*Stored items from a collection:*
>> start

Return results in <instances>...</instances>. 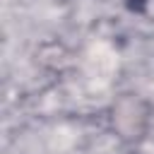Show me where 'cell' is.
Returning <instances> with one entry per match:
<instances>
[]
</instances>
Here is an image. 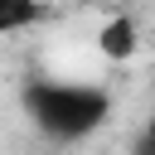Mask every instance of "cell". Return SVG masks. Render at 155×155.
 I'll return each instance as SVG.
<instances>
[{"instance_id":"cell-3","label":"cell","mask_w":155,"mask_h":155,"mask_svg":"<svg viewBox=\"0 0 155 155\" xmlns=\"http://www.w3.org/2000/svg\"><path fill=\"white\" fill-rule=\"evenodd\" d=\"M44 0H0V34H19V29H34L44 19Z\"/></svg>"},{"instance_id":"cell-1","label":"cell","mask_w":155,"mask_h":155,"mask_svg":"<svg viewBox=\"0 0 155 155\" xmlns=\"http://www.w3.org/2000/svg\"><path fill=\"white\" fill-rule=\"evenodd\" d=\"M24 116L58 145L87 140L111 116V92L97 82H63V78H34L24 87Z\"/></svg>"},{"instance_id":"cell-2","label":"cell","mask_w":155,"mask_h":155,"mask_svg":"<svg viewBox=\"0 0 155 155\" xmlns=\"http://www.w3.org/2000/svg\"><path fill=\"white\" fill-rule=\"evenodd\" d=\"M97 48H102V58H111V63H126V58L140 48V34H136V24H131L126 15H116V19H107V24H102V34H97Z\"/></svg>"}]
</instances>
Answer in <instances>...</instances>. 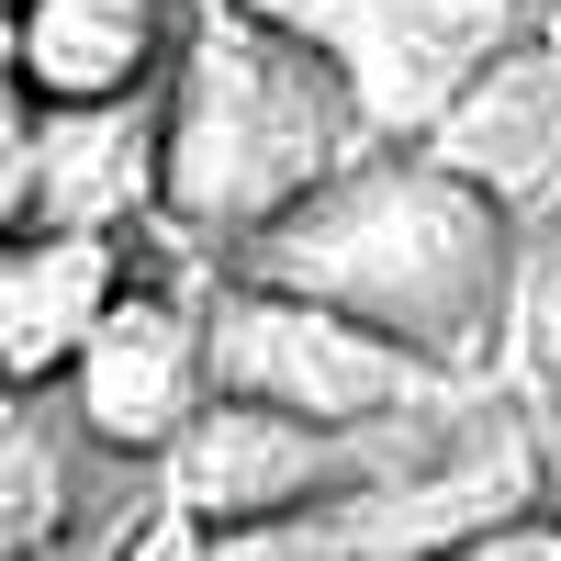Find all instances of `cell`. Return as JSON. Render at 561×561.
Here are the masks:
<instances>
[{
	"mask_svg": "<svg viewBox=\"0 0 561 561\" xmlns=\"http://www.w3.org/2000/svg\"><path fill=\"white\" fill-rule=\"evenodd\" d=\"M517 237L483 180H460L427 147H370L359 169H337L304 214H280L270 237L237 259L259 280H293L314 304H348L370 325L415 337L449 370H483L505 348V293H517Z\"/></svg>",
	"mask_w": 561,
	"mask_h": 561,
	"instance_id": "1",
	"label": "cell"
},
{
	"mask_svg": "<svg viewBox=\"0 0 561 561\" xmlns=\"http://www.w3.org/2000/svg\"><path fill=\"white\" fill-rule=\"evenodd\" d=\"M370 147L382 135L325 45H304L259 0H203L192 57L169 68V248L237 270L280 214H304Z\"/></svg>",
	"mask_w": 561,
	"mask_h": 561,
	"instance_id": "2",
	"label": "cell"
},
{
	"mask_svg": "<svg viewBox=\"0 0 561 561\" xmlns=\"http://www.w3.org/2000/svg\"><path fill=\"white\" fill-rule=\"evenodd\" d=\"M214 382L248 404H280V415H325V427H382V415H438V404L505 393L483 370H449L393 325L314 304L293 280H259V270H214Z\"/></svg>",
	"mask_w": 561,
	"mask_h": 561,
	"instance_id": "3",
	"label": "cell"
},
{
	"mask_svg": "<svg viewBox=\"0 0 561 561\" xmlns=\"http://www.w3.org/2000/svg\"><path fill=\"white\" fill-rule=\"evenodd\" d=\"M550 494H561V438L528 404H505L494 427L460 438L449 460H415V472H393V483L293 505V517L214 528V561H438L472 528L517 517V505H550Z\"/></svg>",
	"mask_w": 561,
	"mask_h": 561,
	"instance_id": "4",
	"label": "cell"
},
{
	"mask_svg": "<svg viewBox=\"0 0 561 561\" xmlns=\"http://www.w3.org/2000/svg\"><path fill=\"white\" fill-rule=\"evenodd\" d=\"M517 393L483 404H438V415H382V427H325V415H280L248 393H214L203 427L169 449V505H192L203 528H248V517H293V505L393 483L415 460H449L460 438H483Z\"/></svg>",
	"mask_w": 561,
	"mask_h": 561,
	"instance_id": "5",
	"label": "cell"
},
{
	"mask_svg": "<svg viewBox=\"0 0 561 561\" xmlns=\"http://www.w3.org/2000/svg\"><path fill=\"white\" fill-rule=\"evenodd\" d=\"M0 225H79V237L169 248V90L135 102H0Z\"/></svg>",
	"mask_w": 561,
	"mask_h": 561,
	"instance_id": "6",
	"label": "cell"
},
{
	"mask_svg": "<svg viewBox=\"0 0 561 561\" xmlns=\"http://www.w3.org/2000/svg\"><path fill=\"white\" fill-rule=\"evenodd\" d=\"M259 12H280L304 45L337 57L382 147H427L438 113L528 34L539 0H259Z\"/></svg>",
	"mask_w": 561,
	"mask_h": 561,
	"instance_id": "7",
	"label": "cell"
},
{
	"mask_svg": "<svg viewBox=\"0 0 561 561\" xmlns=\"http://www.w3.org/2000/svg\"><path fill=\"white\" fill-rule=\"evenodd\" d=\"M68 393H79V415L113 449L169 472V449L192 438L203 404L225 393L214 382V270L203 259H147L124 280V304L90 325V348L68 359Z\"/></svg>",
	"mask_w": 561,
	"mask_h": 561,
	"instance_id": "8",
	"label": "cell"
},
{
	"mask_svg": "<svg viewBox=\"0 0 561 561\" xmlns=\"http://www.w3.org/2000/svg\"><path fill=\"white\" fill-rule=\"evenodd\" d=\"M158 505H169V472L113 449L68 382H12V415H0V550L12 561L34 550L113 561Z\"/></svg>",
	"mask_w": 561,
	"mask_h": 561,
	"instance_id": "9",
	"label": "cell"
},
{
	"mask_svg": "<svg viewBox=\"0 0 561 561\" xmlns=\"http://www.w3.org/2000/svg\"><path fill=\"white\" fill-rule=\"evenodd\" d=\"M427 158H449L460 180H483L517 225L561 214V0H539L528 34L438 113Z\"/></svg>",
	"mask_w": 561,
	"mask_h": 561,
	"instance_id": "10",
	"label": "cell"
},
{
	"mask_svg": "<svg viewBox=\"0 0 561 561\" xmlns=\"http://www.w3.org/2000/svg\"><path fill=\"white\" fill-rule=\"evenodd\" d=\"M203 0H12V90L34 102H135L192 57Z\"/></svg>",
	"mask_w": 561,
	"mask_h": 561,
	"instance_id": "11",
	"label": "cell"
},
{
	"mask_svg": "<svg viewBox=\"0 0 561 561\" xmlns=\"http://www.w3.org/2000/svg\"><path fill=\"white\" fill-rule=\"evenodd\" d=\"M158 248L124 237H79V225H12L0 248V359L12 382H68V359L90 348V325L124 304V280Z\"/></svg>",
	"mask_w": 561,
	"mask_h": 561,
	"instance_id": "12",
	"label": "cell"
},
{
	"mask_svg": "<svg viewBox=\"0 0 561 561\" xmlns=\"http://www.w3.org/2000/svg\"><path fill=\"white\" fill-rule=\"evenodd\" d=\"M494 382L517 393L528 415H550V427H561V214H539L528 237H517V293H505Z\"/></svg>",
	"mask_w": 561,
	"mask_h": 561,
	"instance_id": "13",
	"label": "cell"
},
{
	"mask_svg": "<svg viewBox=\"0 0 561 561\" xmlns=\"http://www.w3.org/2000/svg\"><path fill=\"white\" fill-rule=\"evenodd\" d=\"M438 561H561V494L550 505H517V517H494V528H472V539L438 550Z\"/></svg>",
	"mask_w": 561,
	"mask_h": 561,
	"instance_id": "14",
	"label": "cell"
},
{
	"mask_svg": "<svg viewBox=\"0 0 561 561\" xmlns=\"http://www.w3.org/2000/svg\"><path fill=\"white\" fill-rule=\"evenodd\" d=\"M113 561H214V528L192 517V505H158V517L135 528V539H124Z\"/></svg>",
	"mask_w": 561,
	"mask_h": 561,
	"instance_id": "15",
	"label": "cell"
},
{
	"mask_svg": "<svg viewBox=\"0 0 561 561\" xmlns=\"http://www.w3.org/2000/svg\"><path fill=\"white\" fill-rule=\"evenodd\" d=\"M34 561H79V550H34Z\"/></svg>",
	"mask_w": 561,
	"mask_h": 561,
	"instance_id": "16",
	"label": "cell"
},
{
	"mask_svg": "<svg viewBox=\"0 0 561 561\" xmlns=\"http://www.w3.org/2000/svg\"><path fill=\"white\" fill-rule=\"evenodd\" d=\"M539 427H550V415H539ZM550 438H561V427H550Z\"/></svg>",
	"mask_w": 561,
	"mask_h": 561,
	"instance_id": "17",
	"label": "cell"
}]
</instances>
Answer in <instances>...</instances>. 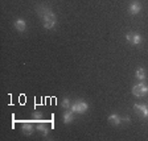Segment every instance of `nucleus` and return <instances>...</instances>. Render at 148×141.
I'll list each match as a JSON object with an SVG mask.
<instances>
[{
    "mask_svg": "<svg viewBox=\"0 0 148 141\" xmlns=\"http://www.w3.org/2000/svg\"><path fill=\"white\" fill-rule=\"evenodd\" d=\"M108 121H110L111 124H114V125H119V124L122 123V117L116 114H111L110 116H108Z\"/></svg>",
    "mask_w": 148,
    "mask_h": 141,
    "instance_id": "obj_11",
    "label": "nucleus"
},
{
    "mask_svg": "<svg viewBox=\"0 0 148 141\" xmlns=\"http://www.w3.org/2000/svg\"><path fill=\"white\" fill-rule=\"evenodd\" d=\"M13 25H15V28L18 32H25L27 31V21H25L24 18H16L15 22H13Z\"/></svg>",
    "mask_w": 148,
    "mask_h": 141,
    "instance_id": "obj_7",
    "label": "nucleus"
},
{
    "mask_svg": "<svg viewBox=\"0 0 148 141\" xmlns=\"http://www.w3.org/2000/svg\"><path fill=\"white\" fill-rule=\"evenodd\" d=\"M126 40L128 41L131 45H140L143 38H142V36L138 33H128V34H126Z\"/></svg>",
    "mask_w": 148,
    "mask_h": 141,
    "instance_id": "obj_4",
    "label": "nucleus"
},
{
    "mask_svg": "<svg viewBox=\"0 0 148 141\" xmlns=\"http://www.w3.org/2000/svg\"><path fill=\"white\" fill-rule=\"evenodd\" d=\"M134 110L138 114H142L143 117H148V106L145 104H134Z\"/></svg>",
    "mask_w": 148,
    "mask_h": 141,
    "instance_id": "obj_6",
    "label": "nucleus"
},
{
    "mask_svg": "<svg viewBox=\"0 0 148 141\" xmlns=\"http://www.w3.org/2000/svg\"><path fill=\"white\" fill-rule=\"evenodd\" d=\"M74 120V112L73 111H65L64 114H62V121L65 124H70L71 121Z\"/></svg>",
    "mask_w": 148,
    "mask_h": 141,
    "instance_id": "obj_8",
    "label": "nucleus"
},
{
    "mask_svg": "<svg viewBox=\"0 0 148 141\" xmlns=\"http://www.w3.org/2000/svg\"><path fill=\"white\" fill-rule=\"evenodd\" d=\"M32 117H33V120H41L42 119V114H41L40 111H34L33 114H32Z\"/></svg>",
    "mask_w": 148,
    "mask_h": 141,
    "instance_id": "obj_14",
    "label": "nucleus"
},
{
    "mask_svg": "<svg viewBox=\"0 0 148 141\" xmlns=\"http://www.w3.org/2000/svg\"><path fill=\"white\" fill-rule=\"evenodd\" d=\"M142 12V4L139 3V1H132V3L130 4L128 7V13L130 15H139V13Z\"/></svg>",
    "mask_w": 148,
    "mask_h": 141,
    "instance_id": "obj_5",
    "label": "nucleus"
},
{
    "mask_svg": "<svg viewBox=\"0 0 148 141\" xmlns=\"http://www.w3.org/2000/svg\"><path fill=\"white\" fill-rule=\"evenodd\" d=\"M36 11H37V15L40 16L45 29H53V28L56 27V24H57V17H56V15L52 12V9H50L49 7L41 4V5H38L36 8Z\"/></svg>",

>> end

Locate every line in the listing above that contains the string "match", and copy each such line.

Returning <instances> with one entry per match:
I'll list each match as a JSON object with an SVG mask.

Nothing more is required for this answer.